## Given request
Find each line below that contains the word "white" and copy it out in full. Matching is case-sensitive.

## Supplied material
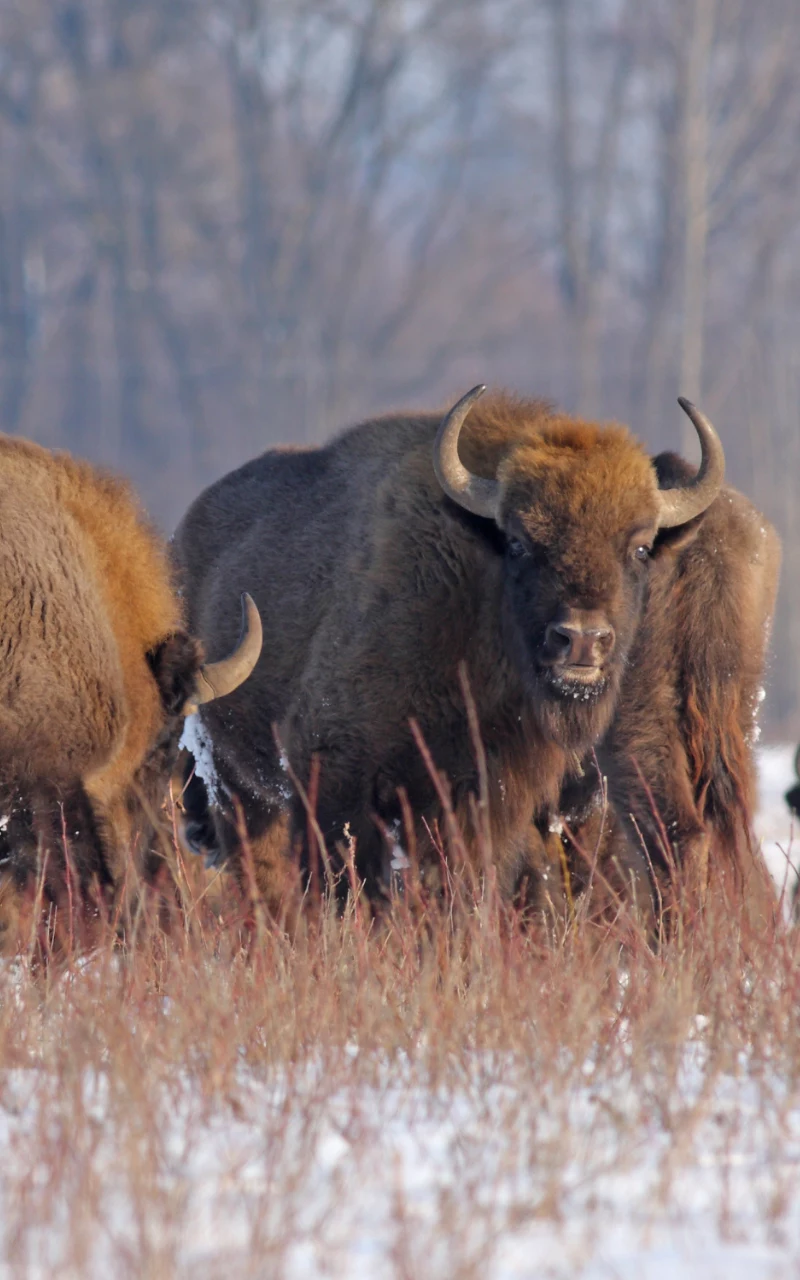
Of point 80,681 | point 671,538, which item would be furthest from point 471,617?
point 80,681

...

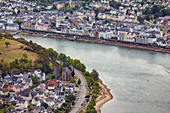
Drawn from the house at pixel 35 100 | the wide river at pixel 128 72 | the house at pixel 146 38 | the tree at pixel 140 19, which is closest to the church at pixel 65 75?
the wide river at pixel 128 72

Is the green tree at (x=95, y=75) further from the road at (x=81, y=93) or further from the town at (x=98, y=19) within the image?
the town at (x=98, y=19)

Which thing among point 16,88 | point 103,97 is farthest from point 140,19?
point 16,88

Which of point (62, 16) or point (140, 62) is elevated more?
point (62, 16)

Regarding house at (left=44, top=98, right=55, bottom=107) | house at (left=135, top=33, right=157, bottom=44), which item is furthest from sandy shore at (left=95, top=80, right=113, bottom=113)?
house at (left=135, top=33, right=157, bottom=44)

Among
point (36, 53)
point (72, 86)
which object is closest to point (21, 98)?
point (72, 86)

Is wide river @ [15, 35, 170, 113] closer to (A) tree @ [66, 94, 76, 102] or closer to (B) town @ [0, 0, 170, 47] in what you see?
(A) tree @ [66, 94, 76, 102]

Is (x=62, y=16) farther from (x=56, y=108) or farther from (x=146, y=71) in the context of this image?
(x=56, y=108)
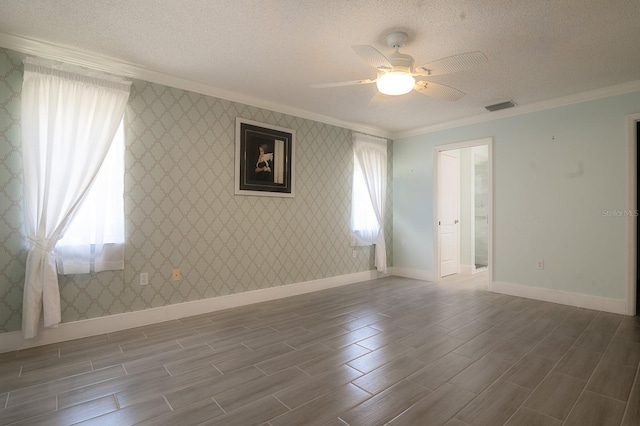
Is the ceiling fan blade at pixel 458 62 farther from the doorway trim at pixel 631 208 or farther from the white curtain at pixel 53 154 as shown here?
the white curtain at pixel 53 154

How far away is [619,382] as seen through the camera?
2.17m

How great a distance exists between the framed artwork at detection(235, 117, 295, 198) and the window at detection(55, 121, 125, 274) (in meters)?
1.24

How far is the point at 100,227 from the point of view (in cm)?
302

---

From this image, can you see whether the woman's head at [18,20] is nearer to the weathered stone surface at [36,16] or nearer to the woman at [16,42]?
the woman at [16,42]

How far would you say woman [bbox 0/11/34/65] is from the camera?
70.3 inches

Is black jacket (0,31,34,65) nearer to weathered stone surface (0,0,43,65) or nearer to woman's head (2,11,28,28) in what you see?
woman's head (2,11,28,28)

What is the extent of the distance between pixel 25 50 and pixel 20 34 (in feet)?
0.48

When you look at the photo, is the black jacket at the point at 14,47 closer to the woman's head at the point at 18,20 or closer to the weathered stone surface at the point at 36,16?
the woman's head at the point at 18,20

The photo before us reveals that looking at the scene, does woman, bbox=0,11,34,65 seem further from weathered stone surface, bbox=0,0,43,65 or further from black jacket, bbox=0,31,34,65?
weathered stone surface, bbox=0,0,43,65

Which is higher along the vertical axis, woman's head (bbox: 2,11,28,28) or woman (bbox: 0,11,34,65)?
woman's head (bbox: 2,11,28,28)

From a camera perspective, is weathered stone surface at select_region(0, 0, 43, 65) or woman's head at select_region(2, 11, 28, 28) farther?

## Result of the exercise
Is the ceiling fan blade at pixel 458 62 farther from the doorway trim at pixel 631 208 or farther from the white curtain at pixel 53 154 as shown here?
the white curtain at pixel 53 154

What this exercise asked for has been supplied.